June

June

June 2, 1742
The Virginia General Assembly creates Louisa County, named for Princess Louisa, daughter of King George II.

June 2, 1924 
U.S. Congress passes the Indian Citizenship Act (also called the Synder Act), conferring citizenship to all Indigenous Americans, including Virginia’s Indians. 

June 3, 1864
The bloodiest day of conflict during the Battle of Cold Harbor (May 31 – June 12) in Hanover County, Virginia, in which federal forces unsuccessfully tried to break through Confederate fortifications protecting the route to Richmond.  

June 6, 1944
Virginia soldiers are among the thousands of Allied troops who land on the Normandy coast of France during the D-Day invasion. The county of Bedford, Virginia, suffered some of the highest losses, proportionally, of any American community during the invasion.

June 10, 1610
Baron de la Warr, arrives in Jamestown to begin his term as Virginia Governor. He arrives with fresh supplies and settlers just in time to intercept the outgoing governor, Sir Thomas Gates, and the surviving colonists who planned to abandon Jamestown and return to England.

June 11, 1866 
Addie D. Waites Hunton, a Black educator, suffragist, and civil rights activist, is born in Norfolk. She volunteered for service in World War I, becoming one of only three Black women sent to France with the YMCA to work with segregated Black troops, and she founded the National Association of Colored Women. 

June 12, 1776
The Virginia Convention adopts a Declaration of Rights, written by George Mason, which includes such specific civil liberties as freedoms of the press and religion. The declaration became the model for the later Bill of Rights of the U.S. Constitution.

June 12, 1967
The U.S. Supreme Court, in Loving v. Virginia, unanimously declares unconstitutional Virginia's laws prohibiting interracial marriage.

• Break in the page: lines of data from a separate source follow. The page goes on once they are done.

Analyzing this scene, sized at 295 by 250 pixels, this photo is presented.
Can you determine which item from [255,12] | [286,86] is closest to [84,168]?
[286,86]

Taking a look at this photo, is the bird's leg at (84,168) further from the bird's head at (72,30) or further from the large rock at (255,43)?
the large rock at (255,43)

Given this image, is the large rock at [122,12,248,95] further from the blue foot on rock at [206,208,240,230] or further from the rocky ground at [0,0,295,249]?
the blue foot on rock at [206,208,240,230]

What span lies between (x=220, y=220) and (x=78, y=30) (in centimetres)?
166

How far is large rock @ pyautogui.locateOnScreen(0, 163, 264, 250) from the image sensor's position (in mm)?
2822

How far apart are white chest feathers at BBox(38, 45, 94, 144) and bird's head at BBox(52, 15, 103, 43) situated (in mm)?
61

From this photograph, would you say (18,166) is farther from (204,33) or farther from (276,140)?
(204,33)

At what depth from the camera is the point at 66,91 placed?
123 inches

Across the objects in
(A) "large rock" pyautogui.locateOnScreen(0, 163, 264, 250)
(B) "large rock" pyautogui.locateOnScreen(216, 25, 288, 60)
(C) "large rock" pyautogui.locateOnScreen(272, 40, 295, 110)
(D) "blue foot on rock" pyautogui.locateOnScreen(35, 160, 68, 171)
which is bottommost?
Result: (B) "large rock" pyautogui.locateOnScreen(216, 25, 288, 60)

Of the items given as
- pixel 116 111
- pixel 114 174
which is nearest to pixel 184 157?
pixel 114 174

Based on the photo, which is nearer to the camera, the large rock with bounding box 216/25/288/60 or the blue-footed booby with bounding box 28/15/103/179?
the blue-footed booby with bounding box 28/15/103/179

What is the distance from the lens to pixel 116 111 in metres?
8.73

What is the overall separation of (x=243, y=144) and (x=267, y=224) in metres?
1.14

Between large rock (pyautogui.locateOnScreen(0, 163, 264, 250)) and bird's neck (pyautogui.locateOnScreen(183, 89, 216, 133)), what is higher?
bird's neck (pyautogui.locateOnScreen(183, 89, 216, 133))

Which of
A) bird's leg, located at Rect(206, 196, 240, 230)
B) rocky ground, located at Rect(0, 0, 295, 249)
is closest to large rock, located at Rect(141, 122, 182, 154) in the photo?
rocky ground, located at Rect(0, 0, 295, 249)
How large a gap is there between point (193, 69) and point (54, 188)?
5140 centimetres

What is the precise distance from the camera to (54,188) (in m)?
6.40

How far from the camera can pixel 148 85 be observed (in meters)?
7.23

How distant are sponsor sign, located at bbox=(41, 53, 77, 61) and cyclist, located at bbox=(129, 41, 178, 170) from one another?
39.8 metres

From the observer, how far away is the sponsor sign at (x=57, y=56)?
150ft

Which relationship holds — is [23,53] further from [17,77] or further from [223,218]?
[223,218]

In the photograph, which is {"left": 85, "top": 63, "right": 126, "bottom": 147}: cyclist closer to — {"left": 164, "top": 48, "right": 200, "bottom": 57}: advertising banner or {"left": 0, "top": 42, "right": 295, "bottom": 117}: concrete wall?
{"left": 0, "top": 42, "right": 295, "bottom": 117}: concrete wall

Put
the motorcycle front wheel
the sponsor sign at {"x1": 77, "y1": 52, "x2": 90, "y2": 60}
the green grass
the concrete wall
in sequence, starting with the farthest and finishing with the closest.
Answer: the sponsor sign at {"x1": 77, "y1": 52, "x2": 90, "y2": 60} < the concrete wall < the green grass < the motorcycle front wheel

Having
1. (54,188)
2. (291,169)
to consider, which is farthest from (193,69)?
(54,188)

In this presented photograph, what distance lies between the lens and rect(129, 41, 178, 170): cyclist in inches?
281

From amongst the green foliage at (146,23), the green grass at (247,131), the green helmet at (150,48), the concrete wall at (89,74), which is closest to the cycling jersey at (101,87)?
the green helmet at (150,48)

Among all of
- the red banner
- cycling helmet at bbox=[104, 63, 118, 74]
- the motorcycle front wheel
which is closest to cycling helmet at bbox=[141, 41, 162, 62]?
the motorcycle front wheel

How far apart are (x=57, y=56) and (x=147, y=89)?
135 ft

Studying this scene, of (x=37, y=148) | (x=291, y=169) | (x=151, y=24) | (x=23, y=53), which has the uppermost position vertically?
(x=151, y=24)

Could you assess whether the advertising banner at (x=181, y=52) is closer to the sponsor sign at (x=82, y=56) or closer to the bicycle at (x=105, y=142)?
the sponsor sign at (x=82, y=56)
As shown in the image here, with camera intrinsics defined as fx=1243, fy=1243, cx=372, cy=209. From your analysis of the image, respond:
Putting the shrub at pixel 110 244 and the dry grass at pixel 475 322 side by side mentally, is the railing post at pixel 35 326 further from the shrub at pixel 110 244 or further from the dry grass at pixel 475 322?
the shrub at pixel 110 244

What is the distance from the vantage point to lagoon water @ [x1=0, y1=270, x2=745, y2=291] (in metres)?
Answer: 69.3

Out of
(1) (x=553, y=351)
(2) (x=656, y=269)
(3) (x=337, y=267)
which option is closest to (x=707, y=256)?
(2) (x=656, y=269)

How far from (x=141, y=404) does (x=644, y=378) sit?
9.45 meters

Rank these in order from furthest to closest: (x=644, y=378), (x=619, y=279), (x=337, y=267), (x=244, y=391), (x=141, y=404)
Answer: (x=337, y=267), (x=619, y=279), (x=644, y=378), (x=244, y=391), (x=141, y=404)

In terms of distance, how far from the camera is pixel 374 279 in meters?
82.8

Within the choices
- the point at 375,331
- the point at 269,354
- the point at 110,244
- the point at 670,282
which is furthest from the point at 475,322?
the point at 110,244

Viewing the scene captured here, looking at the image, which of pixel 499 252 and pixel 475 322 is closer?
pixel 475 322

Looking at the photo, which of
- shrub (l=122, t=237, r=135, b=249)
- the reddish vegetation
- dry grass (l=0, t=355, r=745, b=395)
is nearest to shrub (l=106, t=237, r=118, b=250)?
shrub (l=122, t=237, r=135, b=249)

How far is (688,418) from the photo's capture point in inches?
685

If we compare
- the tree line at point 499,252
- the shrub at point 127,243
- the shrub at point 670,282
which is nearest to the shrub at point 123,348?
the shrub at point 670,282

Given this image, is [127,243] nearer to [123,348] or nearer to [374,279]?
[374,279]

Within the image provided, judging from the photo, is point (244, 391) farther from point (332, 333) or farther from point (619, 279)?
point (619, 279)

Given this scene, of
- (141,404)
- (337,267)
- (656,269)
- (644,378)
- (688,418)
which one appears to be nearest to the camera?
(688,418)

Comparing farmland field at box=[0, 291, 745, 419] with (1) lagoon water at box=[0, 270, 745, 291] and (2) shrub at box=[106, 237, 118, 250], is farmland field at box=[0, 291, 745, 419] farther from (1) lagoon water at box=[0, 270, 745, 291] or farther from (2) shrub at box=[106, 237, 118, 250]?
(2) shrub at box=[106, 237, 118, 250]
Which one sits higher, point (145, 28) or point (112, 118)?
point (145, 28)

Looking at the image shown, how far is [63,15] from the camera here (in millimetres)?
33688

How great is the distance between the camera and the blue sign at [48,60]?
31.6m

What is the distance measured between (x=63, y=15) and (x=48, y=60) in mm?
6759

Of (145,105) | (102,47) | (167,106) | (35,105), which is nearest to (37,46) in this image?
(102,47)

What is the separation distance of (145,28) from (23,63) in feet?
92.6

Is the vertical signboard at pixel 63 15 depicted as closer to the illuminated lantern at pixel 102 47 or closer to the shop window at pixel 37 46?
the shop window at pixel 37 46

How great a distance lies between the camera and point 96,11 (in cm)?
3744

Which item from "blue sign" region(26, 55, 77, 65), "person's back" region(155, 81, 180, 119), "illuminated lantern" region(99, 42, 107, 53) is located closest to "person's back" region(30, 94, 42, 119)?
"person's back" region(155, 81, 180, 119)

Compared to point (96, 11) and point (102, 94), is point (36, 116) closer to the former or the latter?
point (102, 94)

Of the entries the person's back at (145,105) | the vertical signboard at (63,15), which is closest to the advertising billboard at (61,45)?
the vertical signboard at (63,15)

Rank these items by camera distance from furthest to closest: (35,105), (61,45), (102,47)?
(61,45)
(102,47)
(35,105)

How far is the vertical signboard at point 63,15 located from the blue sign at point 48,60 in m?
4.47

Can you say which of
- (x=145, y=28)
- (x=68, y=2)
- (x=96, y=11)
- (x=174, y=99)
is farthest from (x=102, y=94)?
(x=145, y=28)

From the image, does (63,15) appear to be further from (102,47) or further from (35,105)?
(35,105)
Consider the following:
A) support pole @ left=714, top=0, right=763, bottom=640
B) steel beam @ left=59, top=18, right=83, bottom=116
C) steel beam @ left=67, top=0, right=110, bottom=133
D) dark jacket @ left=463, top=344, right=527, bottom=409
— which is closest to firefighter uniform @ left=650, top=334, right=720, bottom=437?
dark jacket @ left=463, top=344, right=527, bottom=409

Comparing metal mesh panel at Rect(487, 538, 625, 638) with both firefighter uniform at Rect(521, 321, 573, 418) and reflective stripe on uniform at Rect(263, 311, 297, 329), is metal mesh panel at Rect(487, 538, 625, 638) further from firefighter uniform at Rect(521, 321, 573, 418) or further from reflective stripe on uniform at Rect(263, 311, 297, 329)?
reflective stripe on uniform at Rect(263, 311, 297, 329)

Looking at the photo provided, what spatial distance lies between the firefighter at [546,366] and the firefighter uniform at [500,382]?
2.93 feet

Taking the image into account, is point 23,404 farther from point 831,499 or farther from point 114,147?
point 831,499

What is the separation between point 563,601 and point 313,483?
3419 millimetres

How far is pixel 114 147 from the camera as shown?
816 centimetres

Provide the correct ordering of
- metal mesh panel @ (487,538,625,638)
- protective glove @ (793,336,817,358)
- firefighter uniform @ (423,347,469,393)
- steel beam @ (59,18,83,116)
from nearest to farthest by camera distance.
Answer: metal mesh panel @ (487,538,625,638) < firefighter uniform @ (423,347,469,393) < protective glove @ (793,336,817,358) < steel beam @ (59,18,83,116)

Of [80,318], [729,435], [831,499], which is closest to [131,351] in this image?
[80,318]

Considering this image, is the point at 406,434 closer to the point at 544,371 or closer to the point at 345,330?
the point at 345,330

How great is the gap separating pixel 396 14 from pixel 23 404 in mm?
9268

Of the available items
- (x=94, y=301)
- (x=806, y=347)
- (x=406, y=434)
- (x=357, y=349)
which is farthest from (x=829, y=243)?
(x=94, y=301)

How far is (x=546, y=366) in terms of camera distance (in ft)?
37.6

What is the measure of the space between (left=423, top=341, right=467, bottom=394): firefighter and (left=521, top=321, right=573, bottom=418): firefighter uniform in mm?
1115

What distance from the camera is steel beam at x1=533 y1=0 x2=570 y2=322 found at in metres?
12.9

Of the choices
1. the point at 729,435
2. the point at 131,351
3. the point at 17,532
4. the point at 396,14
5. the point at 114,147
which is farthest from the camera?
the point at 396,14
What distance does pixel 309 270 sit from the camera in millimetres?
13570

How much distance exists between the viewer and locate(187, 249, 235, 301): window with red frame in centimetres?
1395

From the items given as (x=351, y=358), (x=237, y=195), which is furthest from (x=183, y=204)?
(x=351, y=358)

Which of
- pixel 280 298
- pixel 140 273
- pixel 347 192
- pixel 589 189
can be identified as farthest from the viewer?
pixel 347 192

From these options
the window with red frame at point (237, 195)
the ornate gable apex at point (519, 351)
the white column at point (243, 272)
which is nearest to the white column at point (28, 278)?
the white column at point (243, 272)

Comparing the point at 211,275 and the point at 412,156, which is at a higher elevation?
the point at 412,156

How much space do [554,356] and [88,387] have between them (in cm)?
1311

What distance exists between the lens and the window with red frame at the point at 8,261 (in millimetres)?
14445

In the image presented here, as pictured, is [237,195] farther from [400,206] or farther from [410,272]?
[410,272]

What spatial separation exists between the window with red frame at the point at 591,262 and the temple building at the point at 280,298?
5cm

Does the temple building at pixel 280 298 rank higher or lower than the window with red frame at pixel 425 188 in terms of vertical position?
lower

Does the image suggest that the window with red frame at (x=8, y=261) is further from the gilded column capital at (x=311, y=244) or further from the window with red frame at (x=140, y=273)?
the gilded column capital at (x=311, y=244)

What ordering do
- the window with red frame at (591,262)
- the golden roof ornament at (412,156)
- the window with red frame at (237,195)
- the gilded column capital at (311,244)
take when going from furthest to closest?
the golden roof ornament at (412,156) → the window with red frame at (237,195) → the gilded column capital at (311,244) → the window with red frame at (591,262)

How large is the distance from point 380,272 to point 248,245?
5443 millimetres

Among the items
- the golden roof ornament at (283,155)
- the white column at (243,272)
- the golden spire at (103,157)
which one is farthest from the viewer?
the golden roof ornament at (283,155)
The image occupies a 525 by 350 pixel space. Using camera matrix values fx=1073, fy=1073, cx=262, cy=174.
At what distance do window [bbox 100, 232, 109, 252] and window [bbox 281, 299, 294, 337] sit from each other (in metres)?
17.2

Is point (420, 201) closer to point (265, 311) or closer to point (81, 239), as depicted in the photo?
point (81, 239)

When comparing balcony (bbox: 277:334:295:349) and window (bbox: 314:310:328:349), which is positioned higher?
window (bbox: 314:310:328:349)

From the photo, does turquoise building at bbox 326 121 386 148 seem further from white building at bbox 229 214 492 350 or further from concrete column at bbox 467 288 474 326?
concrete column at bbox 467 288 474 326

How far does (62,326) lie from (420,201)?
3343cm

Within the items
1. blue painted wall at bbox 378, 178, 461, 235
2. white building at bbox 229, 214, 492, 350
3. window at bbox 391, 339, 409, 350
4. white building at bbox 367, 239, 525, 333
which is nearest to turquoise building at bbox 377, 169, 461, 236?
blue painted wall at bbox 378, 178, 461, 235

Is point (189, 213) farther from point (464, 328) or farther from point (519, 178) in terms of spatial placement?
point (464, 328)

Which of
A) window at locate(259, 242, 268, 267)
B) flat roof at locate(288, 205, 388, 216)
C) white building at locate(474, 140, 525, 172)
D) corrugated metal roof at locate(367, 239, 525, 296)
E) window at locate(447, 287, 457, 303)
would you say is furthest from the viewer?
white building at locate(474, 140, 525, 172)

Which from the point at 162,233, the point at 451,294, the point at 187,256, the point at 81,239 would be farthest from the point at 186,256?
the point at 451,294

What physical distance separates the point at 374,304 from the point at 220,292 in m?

This decision nullifies similar laws in fifteen other states.

June 15, 1954
Virginia governor Bob McDonnell is born in Philadelphia, Pennslvania.

June 21, 1631
Captain John Smith dies at age 51. A well-known soldier and adventurer, he helped establish the first permanent English settlement at Jamestown in 1607.

June 23, 1929
Valerie June Carter was born in Maces Springs, Virginia. Her parents were Maybelle Carter and Ezra Carter. June married singer Johnny Cash in 1968. June died in Nashville in 2003, at the age of 73. 

June 24, 1775 
Revolutionaries raid the Governor’s Palace in Williamsburg and confiscate weapons and other property. Lord Dunmore, the royal governor, had fled Williamsburg earlier that month and was trying to command the colony from on board a British ship in Hampton Roads. 

June 25, 1862
Confederate and Union forces meet at Oak Grove, east of Richmond, in what would become the opening day of the Seven Days Battles during the Peninsula Campaign. Richmond International Airport now occupies the site of the 1862 battle.

 

June 27, 1986
Track and field athlete and Olympic Gold Medalist LaShawn Merritt is born in Portsmouth, Virginia.

June 29, 1776
Virginia declares itself an independent commonwealth and enacts a state constitution, the first colony to do so. The constitution was written primarily by George Mason. The first governor was Patrick Henry.

June 29, 1976
Elvis Presley makes his last visit to Richmond before his death. His concert occurred 20 years after his first performance in the city.

June 29, 2012
‘The Derecho’ hits southwest Virginia, damaging homes and uprooting trees. This dangerous band of storms tore through 10 states, causing roughly $3 billion in damage.

June 30, 1973
Richmond erects its first statue of a Black man, Bill “Bojangles” Robinson. Robinson, a talented actor and singer, was most famous for tap dancing in movies with Shirley Temple in the 1930s.